When user requirements exceed a single mode's limits, suggest combining modes or switching to a more capable model before starting. Ask the user to confirm the approach.
kf2v (first+last frame) and vace are capped at 5s. If the user wants a longer video:
1. Preferred: Use wan2.6-t2v (up to 15s) or wan2.6-i2v (up to 15s) which natively support longer durations. If the user has a first frame image, i2v is a direct replacement for kf2v with longer duration support.
2. If kf2v is essential (user needs both first AND last frame control): Generate the 5s kf2v video first, then extend it using vace video_extension — trim the kf2v output to a ≤3s tail clip and use it as first_clip_url to generate the next 5s segment. Repeat for additional segments, then concatenate all segments (see merge-media.md).
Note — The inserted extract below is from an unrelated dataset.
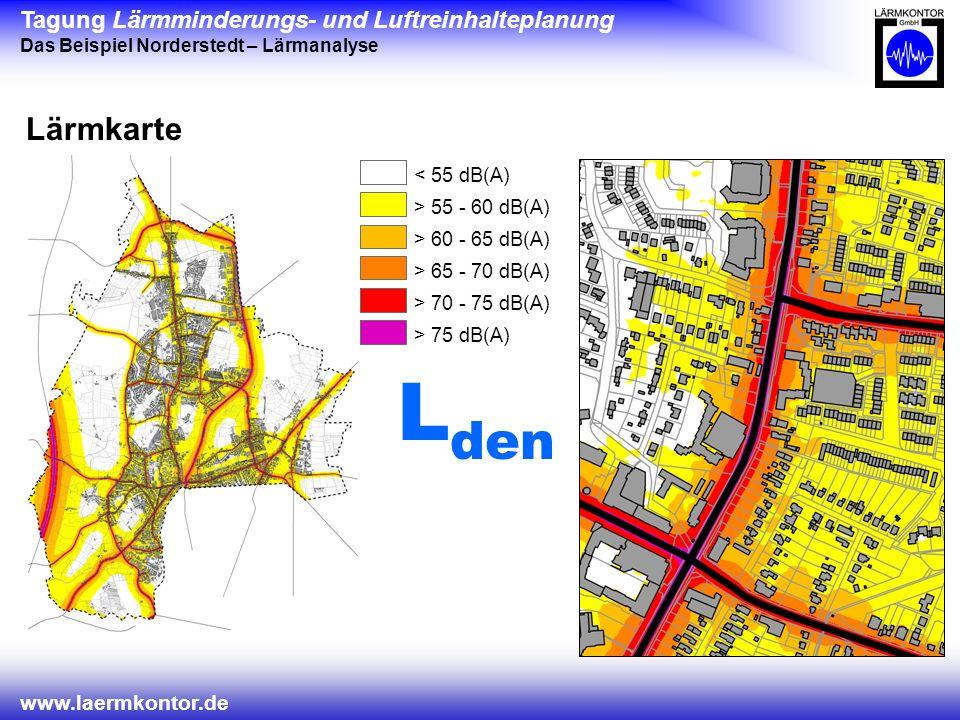 Tagung Lärmminderungs- und Luftreinhalteplanung Das Beispiel Norderstedt – Lärmanalyse www.laermkontor.de Lärmkarte L den < 55 dB(A) > 55 - 60 dB(A) > 60 - 65 dB(A) > 65 - 70 dB(A) > 70 - 75 dB(A) > 75 dB(A)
3. For any mode: To produce videos >15s, chain multiple generations — use the last frame or tail clip of each segment as input for the next. Concatenate final segments (see merge-media.md). Inform the user this is a multi-step workflow.
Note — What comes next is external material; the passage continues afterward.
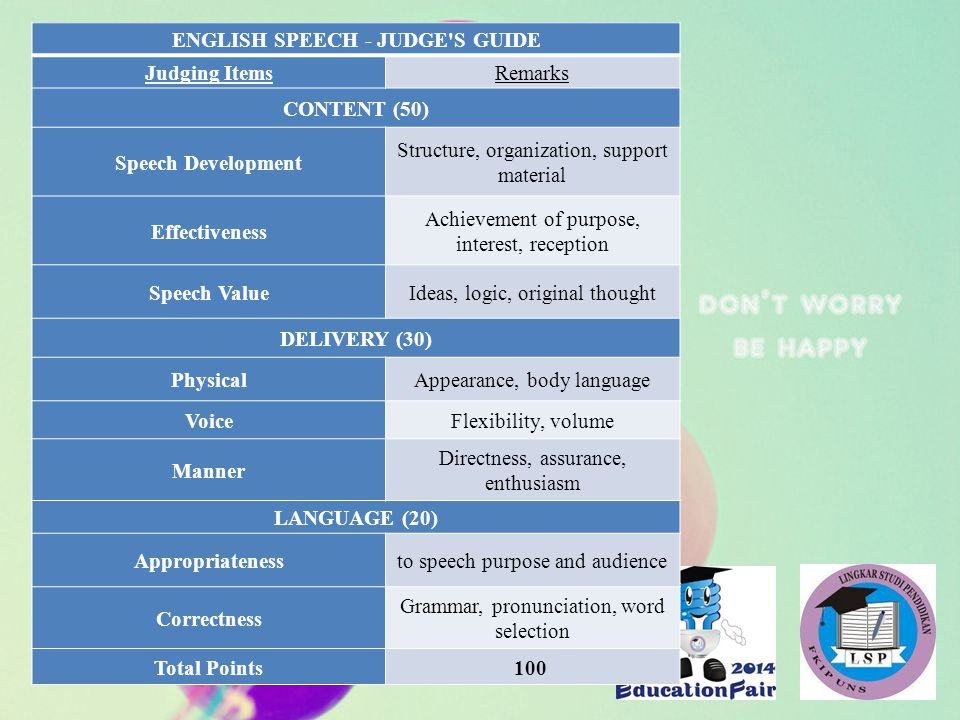 ENGLISH SPEECH - JUDGE S GUIDE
kf2v generates a 5s transition between first and last frames. By design the model interpolates motion between the two frames — it respects the visual content of both frames but heavily relies on the prompt to determine how the transition happens. If generated video doesn't match the input images well:
1. Turn off prompt_extend — Smart rewriting can drift from original intent. Set "prompt_extend": false to keep the model closer to your literal description.
2. Write transition-focused prompts — Instead of describing static scenes, describe the motion/change: "camera gradually rises from eye level", "person slowly turns around". The prompt should bridge the visual gap between the two frames.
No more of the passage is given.